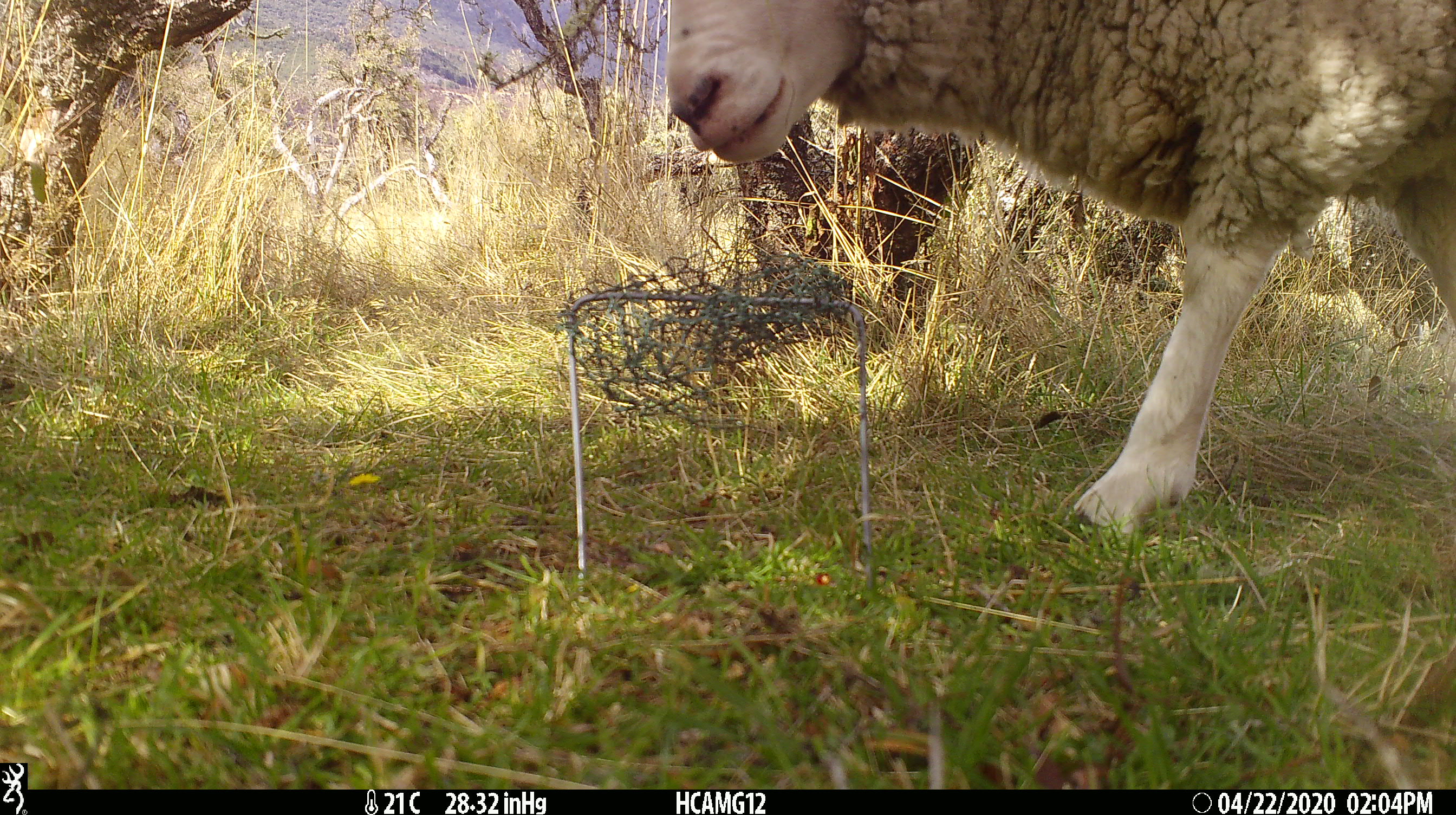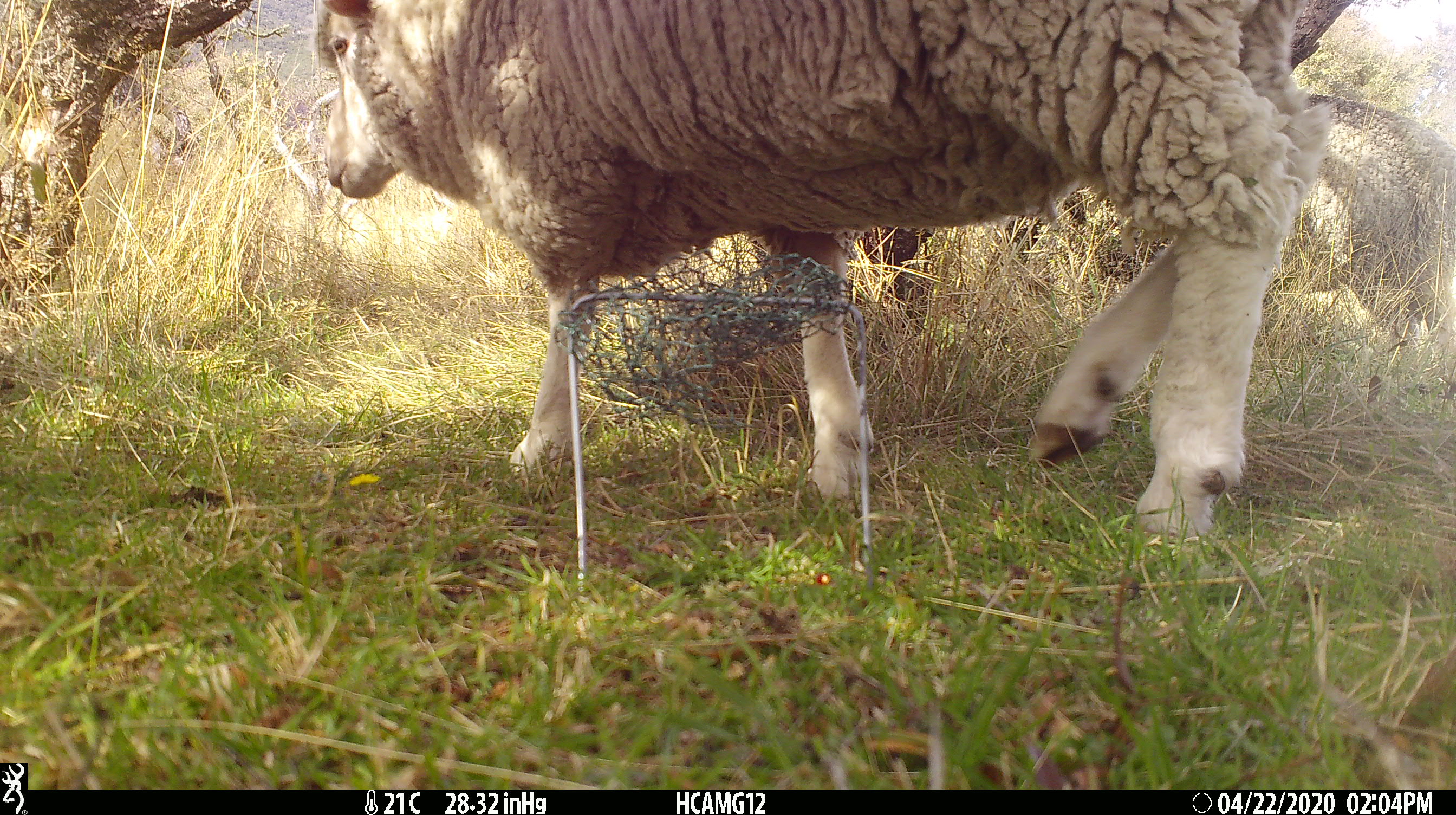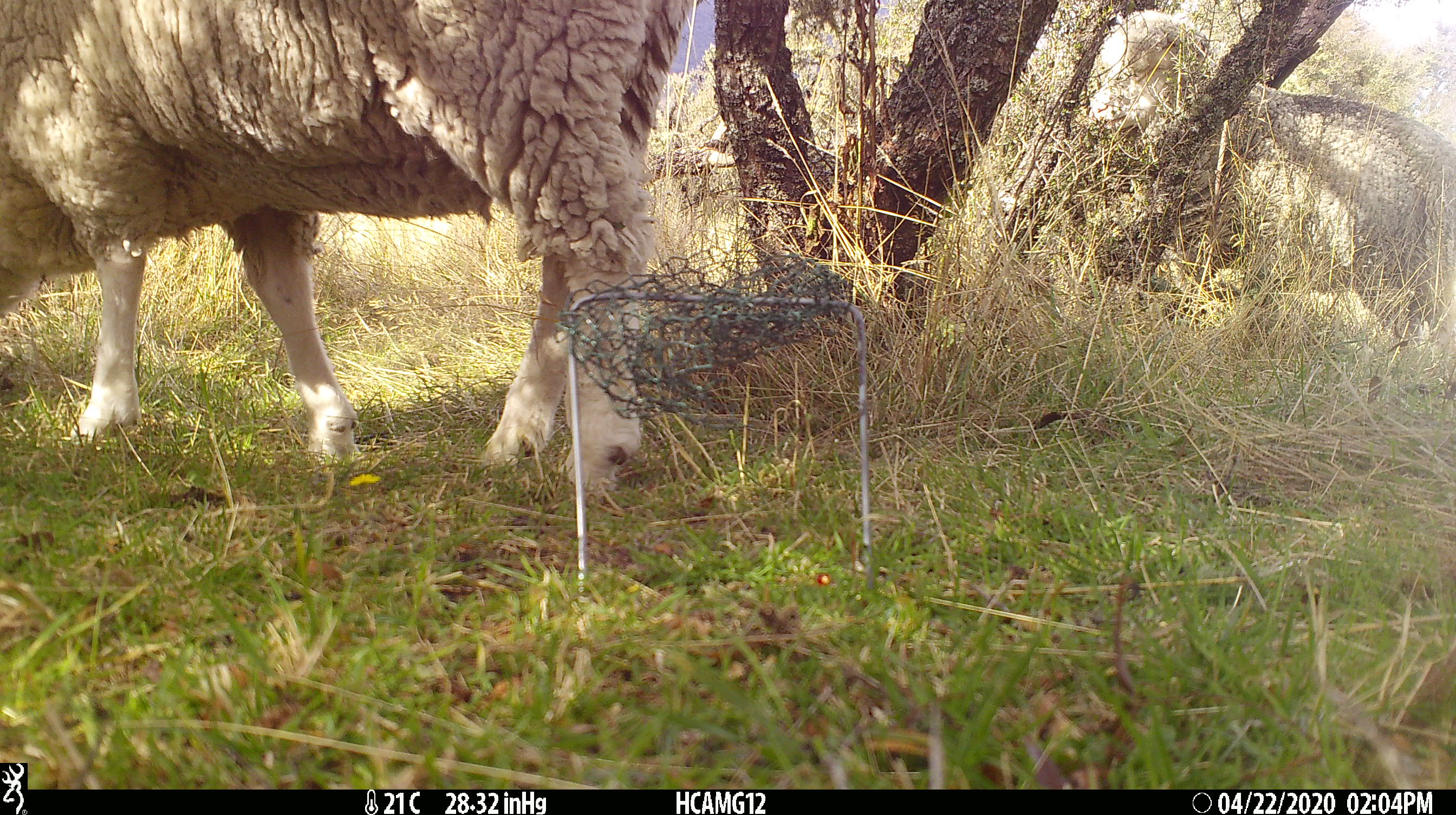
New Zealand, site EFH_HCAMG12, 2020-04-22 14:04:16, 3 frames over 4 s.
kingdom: Animalia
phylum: Chordata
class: Mammalia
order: Artiodactyla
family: Bovidae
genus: Ovis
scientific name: Ovis aries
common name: domestic sheep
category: sheep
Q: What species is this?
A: Sheep (domestic sheep) (Ovis aries).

_____

→ Work order:
In your copy, include no pictures, but reproduce all records exactly.

→ Answer section:
New Zealand, site EFH_HCAMG12, 2020-04-22 14:04:16, 3 frames over 4 s.
kingdom: Animalia
phylum: Chordata
class: Mammalia
order: Artiodactyla
family: Bovidae
genus: Ovis
scientific name: Ovis aries
common name: domestic sheep
category: sheep
Q: What species is this?
A: Sheep (domestic sheep) (Ovis aries).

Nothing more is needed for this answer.